彼女の甥にあたる弦矢は3200万ドルもの遺産と豪邸を彼女から相続することになります。
突如大金を手にし、狂喜乱舞といきたいところですが、弦矢にもう一つ衝撃的な事実が伝えられます。
「もしレイラが見つかったら、遺産の70%を彼女に譲って欲しい」
キクエの娘レイラは6歳の時に白血病で亡くなったと伝えられていました。
そのレイラが実は、6歳の時に誘拐され、行方不明になっていたことを知ります。
レイラはまだ死んでいないかもしれない。
では、レイラはどこへ行ってしまったのか?
キクエはなぜ嘘をついたのか?
弦矢は私立探偵ニコライ・ベロセルスキーとともに真相を追いかけます。
富豪たちがのどかな時間を過ごすリゾート地。
そんな豊かな暮らしの裏側で、児童の誘拐が社会問題化していて、誘拐された子供は売春組織に売られたり、臓器の提供者として取引されたりする可能性もある...
この小説では、そんなアメリカ社会の光と影が描かれています。
さらに、レイラをめぐる事件の真相からはもっと大きな問題が立ち上がります。
綺麗事だけでは問題を解決できないと感じたキクエは、自分が身代わりになり、真相を隠し続けることに決めました。
それでも弦矢に対してわざとヒントを残しておいたのは、彼の聡明さと優しさを信頼したからでしょう。

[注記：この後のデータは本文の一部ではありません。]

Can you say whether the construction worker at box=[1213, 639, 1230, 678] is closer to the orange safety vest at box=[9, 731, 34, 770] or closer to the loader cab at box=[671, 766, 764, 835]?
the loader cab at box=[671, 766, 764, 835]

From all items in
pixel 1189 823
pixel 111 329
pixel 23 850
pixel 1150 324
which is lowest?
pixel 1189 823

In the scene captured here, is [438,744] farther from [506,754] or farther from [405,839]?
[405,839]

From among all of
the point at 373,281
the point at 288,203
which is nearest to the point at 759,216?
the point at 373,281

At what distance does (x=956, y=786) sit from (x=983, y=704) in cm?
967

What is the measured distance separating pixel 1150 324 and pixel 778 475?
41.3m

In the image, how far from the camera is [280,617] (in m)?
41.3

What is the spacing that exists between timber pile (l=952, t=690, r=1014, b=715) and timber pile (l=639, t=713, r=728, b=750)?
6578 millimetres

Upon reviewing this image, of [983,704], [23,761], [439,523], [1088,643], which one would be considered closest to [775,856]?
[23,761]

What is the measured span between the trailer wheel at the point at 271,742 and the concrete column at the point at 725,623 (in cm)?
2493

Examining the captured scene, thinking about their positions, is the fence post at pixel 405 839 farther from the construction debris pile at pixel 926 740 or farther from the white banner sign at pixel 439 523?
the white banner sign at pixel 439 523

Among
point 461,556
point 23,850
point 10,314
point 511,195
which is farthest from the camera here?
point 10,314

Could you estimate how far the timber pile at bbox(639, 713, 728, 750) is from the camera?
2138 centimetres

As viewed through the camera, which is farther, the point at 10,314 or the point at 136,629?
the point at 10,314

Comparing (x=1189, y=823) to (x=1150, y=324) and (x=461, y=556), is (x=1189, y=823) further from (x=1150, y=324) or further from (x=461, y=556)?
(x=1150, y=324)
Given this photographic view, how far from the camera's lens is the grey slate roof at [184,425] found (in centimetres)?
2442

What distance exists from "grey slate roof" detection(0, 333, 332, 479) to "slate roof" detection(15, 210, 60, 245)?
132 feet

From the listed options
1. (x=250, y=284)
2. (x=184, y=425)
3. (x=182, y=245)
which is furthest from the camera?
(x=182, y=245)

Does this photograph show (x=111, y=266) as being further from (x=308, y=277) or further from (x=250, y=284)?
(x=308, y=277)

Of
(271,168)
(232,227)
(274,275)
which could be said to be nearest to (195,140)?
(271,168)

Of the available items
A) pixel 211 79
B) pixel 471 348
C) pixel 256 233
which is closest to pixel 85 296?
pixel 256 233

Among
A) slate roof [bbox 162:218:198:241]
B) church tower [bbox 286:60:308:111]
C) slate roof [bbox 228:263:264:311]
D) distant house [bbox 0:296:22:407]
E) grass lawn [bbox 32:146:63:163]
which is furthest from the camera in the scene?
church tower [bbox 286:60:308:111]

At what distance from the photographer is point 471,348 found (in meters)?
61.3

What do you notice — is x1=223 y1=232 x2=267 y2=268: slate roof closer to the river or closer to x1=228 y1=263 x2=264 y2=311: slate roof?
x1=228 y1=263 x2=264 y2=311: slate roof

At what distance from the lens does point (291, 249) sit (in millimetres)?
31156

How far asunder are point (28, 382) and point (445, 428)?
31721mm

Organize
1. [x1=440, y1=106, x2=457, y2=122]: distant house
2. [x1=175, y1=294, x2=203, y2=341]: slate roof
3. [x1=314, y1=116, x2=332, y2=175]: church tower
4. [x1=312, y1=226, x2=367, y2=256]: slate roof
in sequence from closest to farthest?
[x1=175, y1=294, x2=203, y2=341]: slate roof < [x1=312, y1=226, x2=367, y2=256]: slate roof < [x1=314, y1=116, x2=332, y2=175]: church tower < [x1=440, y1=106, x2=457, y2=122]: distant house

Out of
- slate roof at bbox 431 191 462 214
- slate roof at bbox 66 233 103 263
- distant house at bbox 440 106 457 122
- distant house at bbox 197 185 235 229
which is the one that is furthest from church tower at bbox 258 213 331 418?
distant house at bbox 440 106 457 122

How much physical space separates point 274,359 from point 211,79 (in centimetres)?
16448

苦難に直面したキクエと弦矢を支えたのは、タイトルにもある庭の「草花たち」でした。
キクエは草花から生きるよすがを与えられ、草花に弦矢へのメッセージを託しました
花にも草にも木にも心がある。嘘だと思うなら 本気で話しかけてごらん、植物たちは褒められたがっているのよ。だから心を込めて褒めてやるんだよ。そうしたら必ず応じてくれるよ
厳しい環境を乗り越えて生きる草花たちに勇気をもらい、弦矢は将来に向けて進み始めます。